What to work on: The answer is to be an exact copy of the lines below running from the line with "한미 FTA 폐기 시 손해는?…'북핵' 변수 등장" down to the line with "حالات تحكيمية تنهي", both ends included, and nothing more.

Supplied material:
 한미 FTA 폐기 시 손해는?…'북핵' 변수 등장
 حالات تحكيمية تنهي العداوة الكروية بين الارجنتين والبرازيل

---

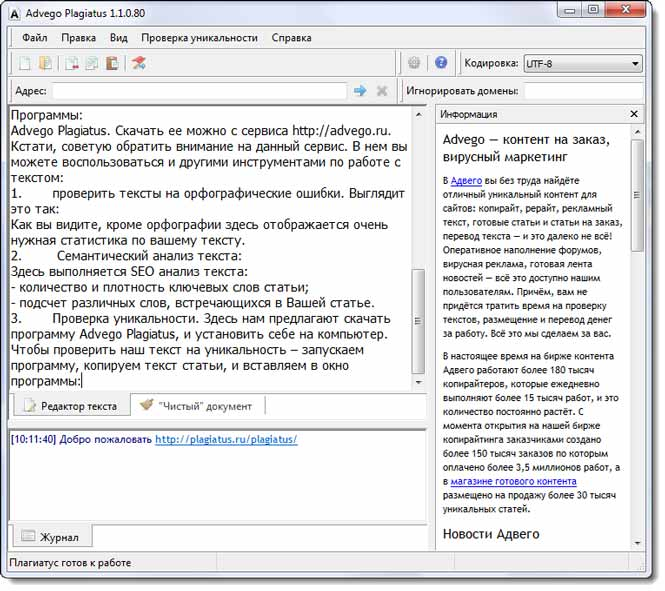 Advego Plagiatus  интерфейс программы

==

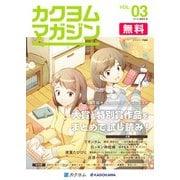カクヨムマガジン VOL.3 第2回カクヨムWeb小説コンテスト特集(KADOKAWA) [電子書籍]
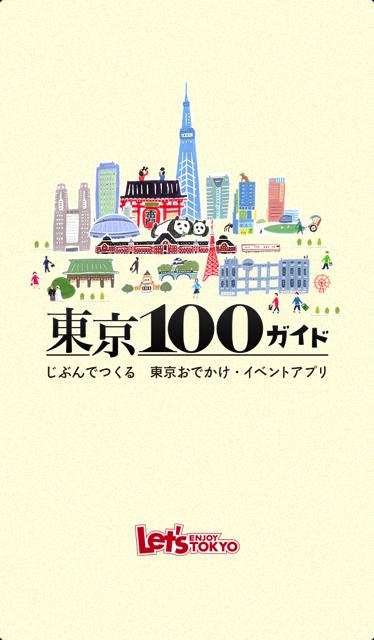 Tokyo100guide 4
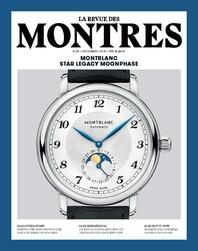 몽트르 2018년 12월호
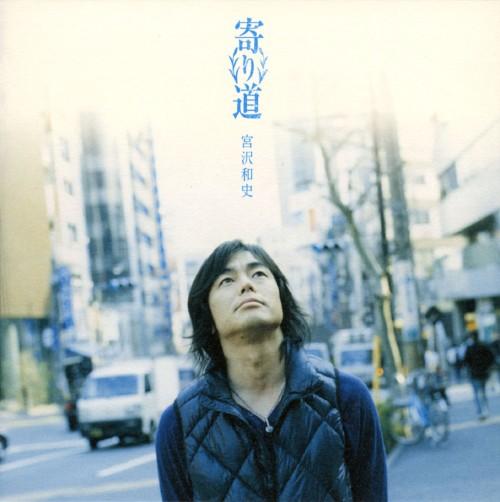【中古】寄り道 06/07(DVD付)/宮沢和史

Expected answer:
 한미 FTA 폐기 시 손해는?…'북핵' 변수 등장
 حالات تحكيمية تنهي العداوة الكروية بين الارجنتين والبرازيل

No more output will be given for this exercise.